A pocos días del inicio de la cumbre climática COP30 en Belém, Brasil, la Unión Europea (UE) logró el consenso necesario para presentar allí sus objetivos climáticos.
Los ministros de Medio Ambiente acordaron reducir las emisiones de gases de efecto invernadero en un 90% para 2040.
El plan, propuesto desde hace tiempo por la Comisión Europea, fue aprobado en una reunión de última hora y se presentará en la COP30.
Estos objetivos climáticos sirven como base para cumplir con las reducciones de emisiones que el bloque debe alcanzar para 2035 según el Acuerdo de París.
Así, la UE busca reducir sus emisiones entre un 66,25% y un 72,5% para 2035, tomando como referencia los niveles de 1990.
Este compromiso marca un paso significativo en la lucha contra el cambio climático.

Los nuevos objetivos climáticos de la UE, ante la sombra del Acuerdo de París
En el Acuerdo de París de 2015, los líderes mundiales se comprometieron a limitar el aumento de la temperatura media global por debajo de los 2 grados Celsius y mantenerla en 1,5 grados.

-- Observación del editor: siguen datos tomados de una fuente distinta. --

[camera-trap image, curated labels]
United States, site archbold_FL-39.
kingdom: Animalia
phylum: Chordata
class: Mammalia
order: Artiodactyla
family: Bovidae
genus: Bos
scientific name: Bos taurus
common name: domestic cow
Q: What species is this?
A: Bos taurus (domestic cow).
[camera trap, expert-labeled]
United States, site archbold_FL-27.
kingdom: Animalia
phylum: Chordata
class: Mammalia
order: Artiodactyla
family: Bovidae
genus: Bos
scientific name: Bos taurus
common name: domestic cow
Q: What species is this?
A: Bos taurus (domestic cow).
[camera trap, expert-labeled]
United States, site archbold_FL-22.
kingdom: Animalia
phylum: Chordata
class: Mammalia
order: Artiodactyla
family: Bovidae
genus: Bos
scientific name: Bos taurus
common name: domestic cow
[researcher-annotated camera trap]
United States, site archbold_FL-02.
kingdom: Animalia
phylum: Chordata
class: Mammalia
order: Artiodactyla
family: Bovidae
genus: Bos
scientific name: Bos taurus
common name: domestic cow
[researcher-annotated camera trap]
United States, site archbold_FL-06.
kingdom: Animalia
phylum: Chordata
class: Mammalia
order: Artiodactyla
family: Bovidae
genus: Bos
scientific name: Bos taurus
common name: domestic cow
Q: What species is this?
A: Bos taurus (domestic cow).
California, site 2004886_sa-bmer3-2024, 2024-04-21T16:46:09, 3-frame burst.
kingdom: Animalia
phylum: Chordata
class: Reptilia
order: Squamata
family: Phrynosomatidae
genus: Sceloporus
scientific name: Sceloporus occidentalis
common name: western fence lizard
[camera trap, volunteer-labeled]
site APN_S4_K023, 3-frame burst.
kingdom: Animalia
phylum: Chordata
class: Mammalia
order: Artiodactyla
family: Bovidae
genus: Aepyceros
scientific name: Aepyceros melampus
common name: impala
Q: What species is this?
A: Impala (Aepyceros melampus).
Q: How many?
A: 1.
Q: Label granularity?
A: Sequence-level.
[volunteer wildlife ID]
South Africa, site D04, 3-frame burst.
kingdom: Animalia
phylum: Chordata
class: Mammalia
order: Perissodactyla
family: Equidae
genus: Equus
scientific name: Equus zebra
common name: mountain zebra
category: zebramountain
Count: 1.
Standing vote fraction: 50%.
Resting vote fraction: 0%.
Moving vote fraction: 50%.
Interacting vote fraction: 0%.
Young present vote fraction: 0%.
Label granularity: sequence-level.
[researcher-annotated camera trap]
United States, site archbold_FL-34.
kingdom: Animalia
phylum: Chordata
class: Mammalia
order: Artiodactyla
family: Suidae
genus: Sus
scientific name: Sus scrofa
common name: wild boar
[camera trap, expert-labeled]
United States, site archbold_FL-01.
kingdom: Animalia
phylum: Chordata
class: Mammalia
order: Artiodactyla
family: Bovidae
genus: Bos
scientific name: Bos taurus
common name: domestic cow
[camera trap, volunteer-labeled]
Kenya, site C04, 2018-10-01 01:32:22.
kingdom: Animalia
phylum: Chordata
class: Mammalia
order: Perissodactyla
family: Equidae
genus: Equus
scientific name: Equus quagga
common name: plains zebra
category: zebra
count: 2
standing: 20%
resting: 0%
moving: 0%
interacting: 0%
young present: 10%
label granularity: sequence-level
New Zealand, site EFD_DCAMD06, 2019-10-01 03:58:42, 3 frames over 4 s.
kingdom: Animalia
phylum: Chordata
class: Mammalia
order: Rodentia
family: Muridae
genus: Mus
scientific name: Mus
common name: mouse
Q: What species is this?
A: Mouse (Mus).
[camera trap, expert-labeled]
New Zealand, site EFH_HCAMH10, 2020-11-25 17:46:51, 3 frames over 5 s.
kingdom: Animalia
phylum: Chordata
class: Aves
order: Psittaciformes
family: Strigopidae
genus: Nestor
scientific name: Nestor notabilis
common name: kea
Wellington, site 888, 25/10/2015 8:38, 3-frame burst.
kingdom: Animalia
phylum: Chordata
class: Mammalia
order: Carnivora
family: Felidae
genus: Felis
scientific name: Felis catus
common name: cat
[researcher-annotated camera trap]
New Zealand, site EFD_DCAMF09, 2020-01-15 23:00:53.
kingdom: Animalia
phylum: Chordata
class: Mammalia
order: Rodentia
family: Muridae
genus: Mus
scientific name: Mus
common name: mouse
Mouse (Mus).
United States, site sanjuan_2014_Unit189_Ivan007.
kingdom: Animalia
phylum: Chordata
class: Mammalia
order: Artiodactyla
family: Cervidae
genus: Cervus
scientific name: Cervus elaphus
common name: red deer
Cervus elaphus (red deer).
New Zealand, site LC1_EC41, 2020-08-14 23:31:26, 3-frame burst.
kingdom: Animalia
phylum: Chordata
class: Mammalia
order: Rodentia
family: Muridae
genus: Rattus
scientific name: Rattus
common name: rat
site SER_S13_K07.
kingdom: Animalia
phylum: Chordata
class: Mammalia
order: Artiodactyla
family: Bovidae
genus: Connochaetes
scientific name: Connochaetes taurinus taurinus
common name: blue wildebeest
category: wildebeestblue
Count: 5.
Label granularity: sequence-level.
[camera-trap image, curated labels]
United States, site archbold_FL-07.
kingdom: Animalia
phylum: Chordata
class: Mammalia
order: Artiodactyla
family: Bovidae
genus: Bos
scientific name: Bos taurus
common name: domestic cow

Además, los países acordaron renovar sus objetivos climáticos cada cinco años.
Sin embargo, el último plazo para presentar planes venció a principios de 2025.
Y tanto la UE como otros grandes emisores, incluyendo a China, no cumplieron con la fecha establecida para sus objetivos climáticos.
Mientras tanto, las emisiones derivadas de la combustión de carbón, gas y petróleo siguen provocados cambios extremos en el clima.
Esto se traduce en aumentos de sequías, inundaciones, tormentas y olas de calor extremas.

Alerta en la COP30: pocos países presentaron sus objetivos ambientales
Hasta la fecha, poco más de un tercio de los 195 países presentó formalmente sus objetivos climáticos, incluyendo a la mayoría de la UE.
Esto representa algo más del 60% de las emisiones globales, según analistas del Instituto de Recursos Mundiales (WRI).
El secretario general de la ONU, António Guterres, afirmó que si se implementan los planes climáticos presentados para 2035, las proyecciones de aumento de temperatura se reducirían de 2,6 grados Celsius a 2,3.
«Los compromisos actuales siguen apuntando a un colapso climático«, afirmó Guterres en un video reciente.
Y agregó que es «inevitable» exceder temporalmente los 1,5 grados.
Sin embargo, el líder de la ONU señaló que esto «no es motivo para rendirse», sino «para intensificar los esfuerzos y acelerar el ritmo». «
El objetivo de 1,5 grados para finales de siglo sigue siendo nuestra meta principal», añadió.
Avances insuficientes en la transición energética
«La transición está en marcha, se están logrando avances», afirma Melanie Robinson, directora del programa global de clima, economía y finanzas del WRI.
Cita como ejemplo la inversión en energía solar, vehículos eléctricos y financiación climática.
No obstante, Robinson advierte que no se está haciendo con la suficiente rapidez. «Los líderes deben acordar una respuesta global decisiva para retomar el rumbo», señaló.
La experta sugiere que los países deberían reafirmar el objetivo de 1,5 grados, acelerar las estrategias sectoriales para la reducción de emisiones y despejar el camino hacia cero emisiones netas.